– Я не слесарь, я работник умственного труда.
– Чтобы детей умом делали, такого я не слыхала, – оторопело произнесла мать.
– Я тоже, – отозвался узник.
– Ну вот и славно, – обрадовалась жена надзирателя, – вот и договорились. Сегодня, стало быть, вечером и сладим дело, ага?
– Да как хотите, – пожал плечами узник. – А какое дело?

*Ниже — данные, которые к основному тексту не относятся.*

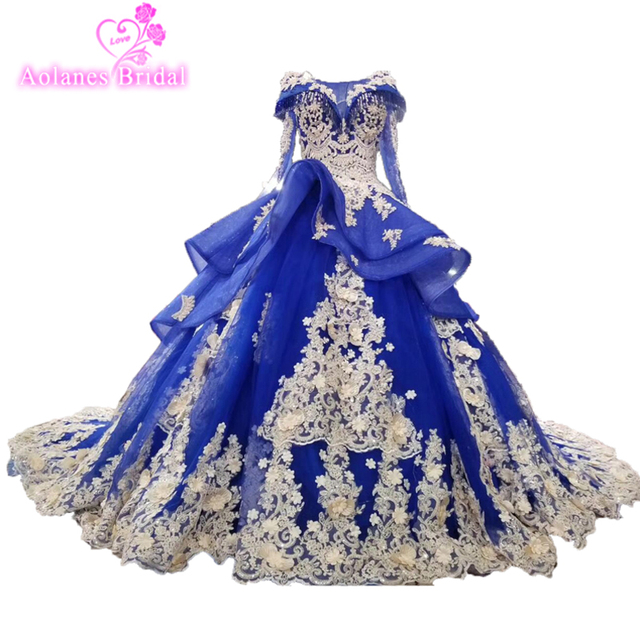 2018 New High-end Evening Dress Banquet Luxury Royal Blue Lace Appliques Beading  Party Ball Gown Custom Formal Prom Dresses 2726b46711f5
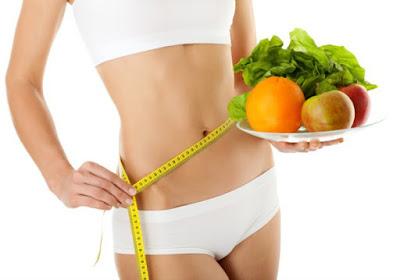 utilisima consejo dietas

– Святая дева, пресвятая богоматерь, храни господь и святые твои… – вздохнула жена надзирателя и во вздохе её впервые почувствовалось то ли нетерпение, то ли досада. – Да что же это за дундук-то, ей богу! Как ты столько детей-то настрогал, если ни бельмеса в этом не смыслишь?
– Сколько? – опешил узник.
– Отвечай, охломон ты этакий, – окончательно потеряла терпение жена надзирателя, – будешь сильничать девку или нет?!
– Тише, мама, тише, – зашикала дочь надзирателя. – Вы не понимаете, узник. У меня будет ребёнок. От пожарника. Этого нельзя. А от вас – можно, если вы меня изнасилуете. Понимаете теперь? Отцу просто не к чему будет придраться. А вы получите свою радость. И не одну. Обещаю снабжать вас мухами весь срок вашего заключения, то есть пожизненно.
– Ах вот в чём дело! – простонал узник, наконец-то уразумев желание женщин. – О боже, боже! O tempora, o mores![2] О трагифарс души человеческой, о горе от ума!
– Слава богу, наконец-то, – с облегчением вздохнула мать. – Ну и ладно. Теперь ешь свой обед, милок, а то, я чай, остыло уже всё. Того и гляди отец пожалует, нагорит нам тогда всем.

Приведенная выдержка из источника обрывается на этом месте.